:: Exercise ::
The judgment excerpt quotes the Trade Disputes Act's definition of redundancy. List each thing whose loss that definition names in its opening words.

++++ Excerpt to read

16A (2) “Redundancy” has the meaning assigned to it in                        section 2 of the Trade Disputes Act.

The Trade Disputes Act defines redundancy as follows:-

“The loss of employment, occupation, job, career by        involuntary means through no fault of an employee,       involving termination of employment at the initiative of      the employer, where the service of an employee are        superfluous and the practice commonly known as      abolition of office, job or occupation and loss of       employment due to Kenyanisation of a business.”

“It is therefore clear that the appellant would have been entitled to severance pay only if he had been declared           “redundant”. However, the evidence is clear that he        had not been declared redundant. By his own      admission, his job, which he could not perform because of his own ill-health, was taken by another person  indeed, he was not retrenched, his job was not         abolished, neither had it become superfluous. He was      therefore not entitled to severance pay, and his appeal    must fail.”

The termination of the plaintiff’s employment does not fall within the definition of redundancy as seen in the Trade Disputes Act reproduced in the above quotation. The position of the defendant’s school bursar did not become abolished after February 1998 when the plaintiff was interdicted. It therefore follows that the plaintiff’s termination was not redundancy. That being so, the plaintiff is not entitled to claim gratuity. The Court of Appeal in the case Marshalls (East Africa) Ltd Vs. Jeremiah Kiprop Lang’at Civil Appeal No. 287 of 2003 considered an appeal where an employee of Marshalls was dismissed from employment after the employer suspected that he was drunk whilst on duty. The employee sued the employer in a claim for unfair dismissal and for severance pay. The Court of Appeal set aside the High Court award of severance pay and in doing so stated:-

“We are of the view that although the conduct of the        respondent might have been wanting we note that in his       letter of appointment there were no clear terms of  employment stated therein. We think that in the           circumstances of this case three months salary, in lieu    of notice would have been appropriate. In our view there was no basis to award severance pay since this           was not a case of redundancy.”

I too make a finding that the plaintiff in this case was not declared redundant to entitle him to payment of gratuity as sought. The plaintiff did not prove on a balance of probability the existence of any agreement with the employer to pay such gratuity on termination of his employment. I also find that the plaintiff’s claim for salary from February 1998 todate to be far fetched. I say so because, in my view, the plaintiff’s employment was terminated as at the date of interdiction, that is, 27th February 1998. In this regard, I rely on authorities submitted by the defendant as follows:- Gunton V. Londo Borough of Richmond upon Thames [1980] 3 ALL ER. The finding in that case is very relevant to our case. The court made the following findings:-

“In the ordinary case of master and servant, however,      the repudiation or the wrongful dismissal puts an end to       the contract, and a claim for damages arises.  It is        necessarily a claim for damages and nothing more.         The nature of the bargain is such that it can be nothing more...........................

++++++++
++++ Entries supplied

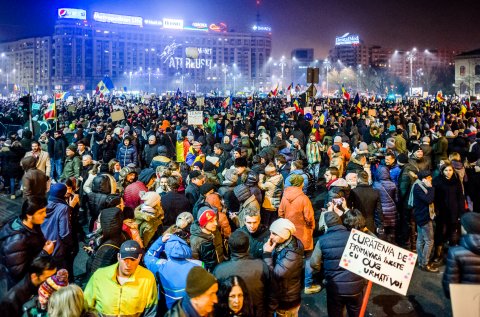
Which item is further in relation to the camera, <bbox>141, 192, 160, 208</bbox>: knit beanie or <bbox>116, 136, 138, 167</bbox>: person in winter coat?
<bbox>116, 136, 138, 167</bbox>: person in winter coat

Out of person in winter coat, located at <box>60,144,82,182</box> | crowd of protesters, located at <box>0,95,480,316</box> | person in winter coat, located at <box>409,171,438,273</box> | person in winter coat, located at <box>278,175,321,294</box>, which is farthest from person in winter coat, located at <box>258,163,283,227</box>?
person in winter coat, located at <box>60,144,82,182</box>

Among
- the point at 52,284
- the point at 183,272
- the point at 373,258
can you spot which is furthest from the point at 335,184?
the point at 52,284

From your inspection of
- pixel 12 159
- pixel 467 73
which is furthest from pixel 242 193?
pixel 467 73

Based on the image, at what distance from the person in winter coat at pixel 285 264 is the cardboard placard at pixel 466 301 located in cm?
156

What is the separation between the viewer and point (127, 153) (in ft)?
41.7

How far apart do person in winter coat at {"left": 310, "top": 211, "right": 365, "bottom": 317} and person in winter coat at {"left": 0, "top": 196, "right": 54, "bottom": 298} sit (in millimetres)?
3148

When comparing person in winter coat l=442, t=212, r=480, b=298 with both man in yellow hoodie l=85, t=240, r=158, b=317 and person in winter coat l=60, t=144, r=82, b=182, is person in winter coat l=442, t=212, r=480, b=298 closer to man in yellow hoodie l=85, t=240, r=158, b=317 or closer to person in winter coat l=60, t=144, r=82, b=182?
man in yellow hoodie l=85, t=240, r=158, b=317

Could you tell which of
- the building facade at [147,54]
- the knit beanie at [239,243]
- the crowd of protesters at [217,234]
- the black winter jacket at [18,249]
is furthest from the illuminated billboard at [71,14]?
the knit beanie at [239,243]

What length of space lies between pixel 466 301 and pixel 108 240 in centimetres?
374

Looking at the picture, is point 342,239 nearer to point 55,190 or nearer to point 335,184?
point 335,184

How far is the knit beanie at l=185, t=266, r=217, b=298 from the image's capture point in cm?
365

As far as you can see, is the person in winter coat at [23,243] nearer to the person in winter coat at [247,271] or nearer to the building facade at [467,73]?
the person in winter coat at [247,271]

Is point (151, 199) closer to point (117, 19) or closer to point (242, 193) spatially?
point (242, 193)

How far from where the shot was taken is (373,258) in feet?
16.0
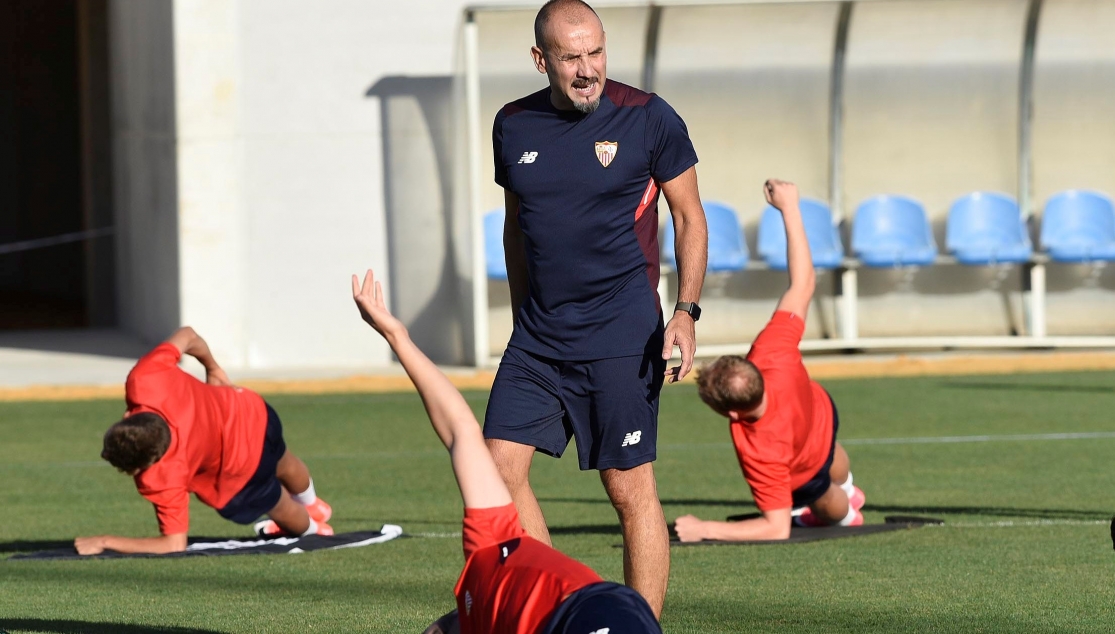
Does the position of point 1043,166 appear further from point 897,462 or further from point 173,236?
point 173,236

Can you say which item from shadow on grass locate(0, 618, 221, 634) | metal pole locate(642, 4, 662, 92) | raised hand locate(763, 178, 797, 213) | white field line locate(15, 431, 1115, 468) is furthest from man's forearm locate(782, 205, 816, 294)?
A: metal pole locate(642, 4, 662, 92)

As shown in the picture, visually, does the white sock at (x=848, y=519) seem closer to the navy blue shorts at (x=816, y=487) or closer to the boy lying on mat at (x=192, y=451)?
the navy blue shorts at (x=816, y=487)

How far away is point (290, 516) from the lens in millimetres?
7316

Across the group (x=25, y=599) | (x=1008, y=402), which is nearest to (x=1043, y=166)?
(x=1008, y=402)

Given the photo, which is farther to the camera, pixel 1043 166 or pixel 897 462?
pixel 1043 166

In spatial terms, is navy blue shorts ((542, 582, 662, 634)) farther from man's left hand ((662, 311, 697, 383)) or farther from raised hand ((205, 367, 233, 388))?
raised hand ((205, 367, 233, 388))

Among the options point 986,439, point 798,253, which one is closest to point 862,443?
point 986,439

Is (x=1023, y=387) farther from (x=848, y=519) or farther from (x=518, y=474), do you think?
(x=518, y=474)

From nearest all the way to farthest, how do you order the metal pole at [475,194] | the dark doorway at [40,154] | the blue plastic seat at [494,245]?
1. the metal pole at [475,194]
2. the blue plastic seat at [494,245]
3. the dark doorway at [40,154]

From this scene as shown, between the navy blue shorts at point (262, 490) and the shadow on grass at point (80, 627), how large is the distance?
165 centimetres

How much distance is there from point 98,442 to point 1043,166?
964 centimetres

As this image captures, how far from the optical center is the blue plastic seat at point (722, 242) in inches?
597

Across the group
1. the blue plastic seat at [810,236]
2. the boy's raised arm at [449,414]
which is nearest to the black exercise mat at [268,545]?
the boy's raised arm at [449,414]

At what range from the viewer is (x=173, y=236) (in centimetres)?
1587
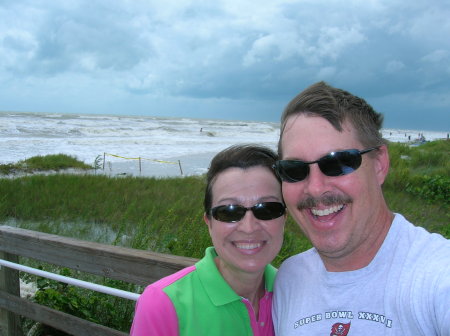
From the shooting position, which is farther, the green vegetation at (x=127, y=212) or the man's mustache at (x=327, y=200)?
the green vegetation at (x=127, y=212)

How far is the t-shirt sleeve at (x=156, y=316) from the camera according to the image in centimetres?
146

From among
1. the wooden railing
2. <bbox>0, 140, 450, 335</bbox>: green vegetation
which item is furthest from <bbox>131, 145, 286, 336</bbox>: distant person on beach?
<bbox>0, 140, 450, 335</bbox>: green vegetation

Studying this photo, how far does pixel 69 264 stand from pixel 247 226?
1663 millimetres

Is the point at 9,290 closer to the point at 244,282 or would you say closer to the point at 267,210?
the point at 244,282

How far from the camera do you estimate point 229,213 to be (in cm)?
169

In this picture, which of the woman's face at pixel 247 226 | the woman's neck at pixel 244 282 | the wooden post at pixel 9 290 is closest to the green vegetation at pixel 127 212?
the wooden post at pixel 9 290

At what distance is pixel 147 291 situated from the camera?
4.98 feet

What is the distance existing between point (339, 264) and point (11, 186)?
985 centimetres

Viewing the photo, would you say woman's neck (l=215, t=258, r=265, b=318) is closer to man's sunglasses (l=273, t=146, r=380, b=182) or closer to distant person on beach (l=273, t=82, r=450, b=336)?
distant person on beach (l=273, t=82, r=450, b=336)

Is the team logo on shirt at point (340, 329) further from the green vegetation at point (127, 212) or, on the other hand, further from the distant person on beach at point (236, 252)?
the green vegetation at point (127, 212)

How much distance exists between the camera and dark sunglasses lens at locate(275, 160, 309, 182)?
1.49 m

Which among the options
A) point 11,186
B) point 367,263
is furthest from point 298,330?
point 11,186

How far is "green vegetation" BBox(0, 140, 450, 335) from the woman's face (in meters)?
2.17

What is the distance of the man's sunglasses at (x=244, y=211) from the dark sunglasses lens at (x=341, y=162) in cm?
33
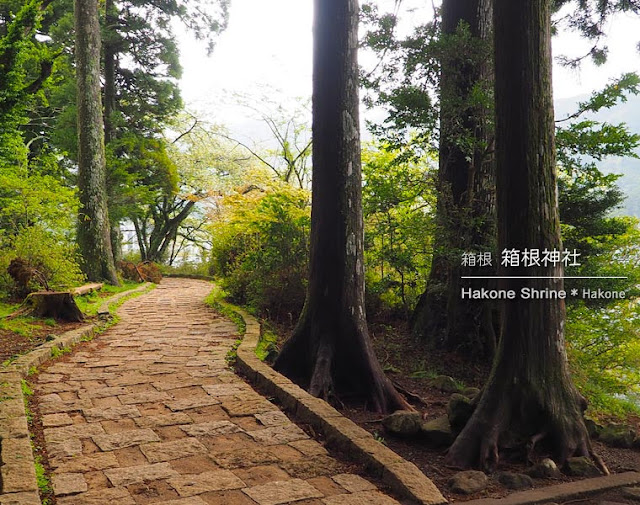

++++++++

:: Worked solution ::
Employment, occupation, job, career